(TASK REQUIREMENTS):
Once the line containing "table decoration on" is reached, copy it and every line after it exactly, to the end of the material, without pictures.
┌─ MATERIAL PROVIDED
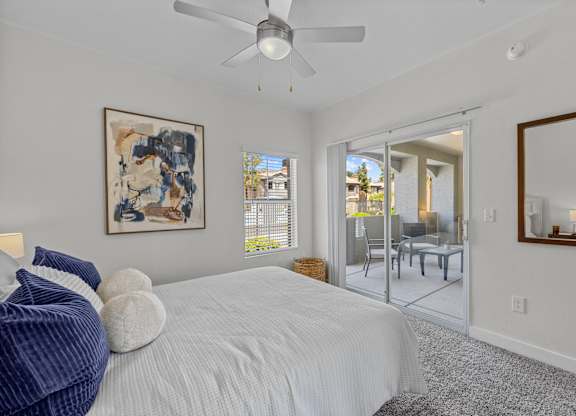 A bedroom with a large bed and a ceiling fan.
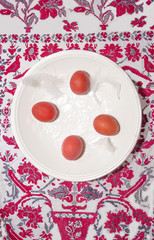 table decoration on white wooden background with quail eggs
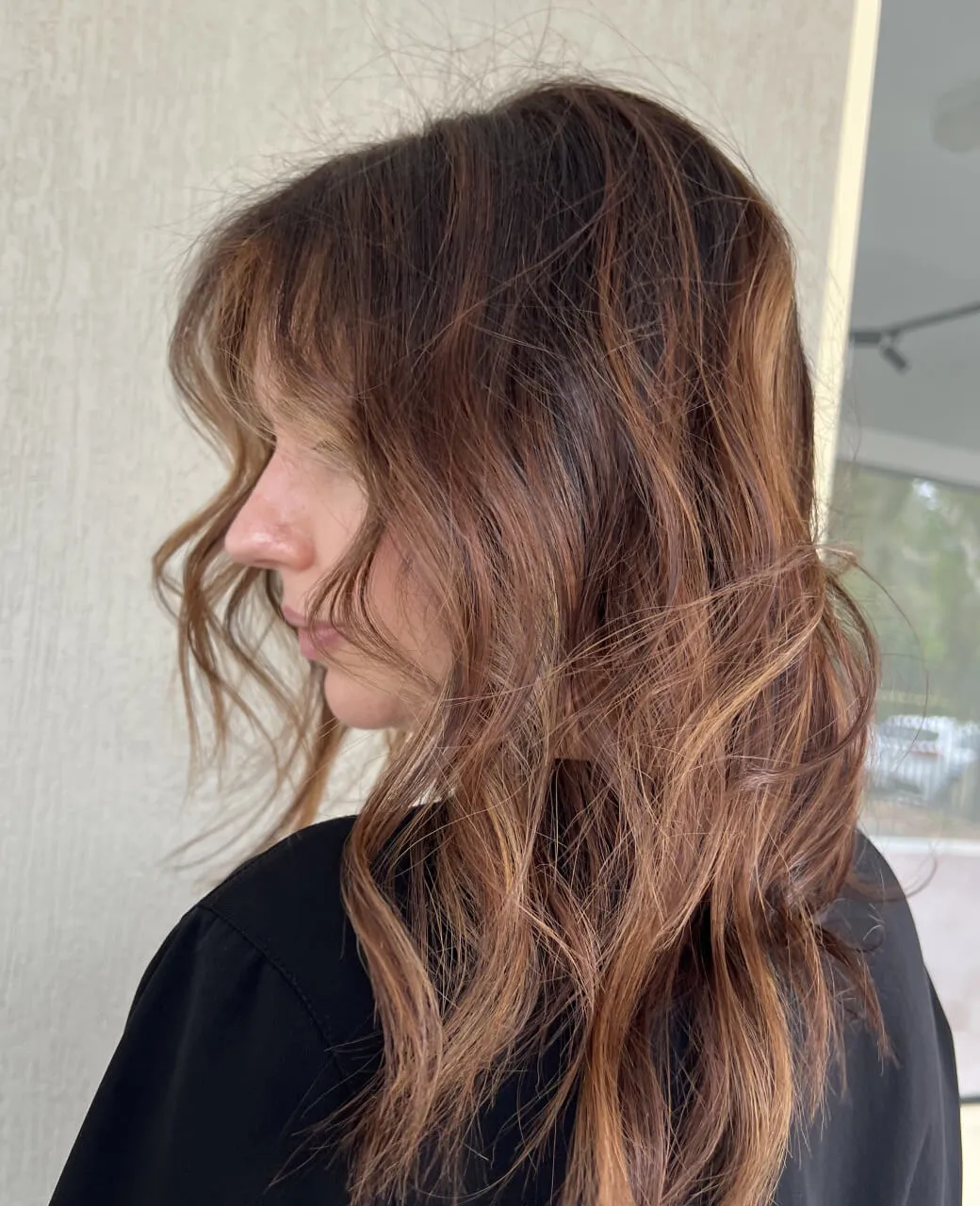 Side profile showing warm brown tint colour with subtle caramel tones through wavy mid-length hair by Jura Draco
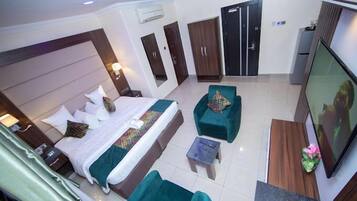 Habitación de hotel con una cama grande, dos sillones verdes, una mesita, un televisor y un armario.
└─
(ANSWER SPACE):
 table decoration on white wooden background with quail eggs
 Side profile showing warm brown tint colour with subtle caramel tones through wavy mid-length hair by Jura Draco
 Habitación de hotel con una cama grande, dos sillones verdes, una mesita, un televisor y un armario.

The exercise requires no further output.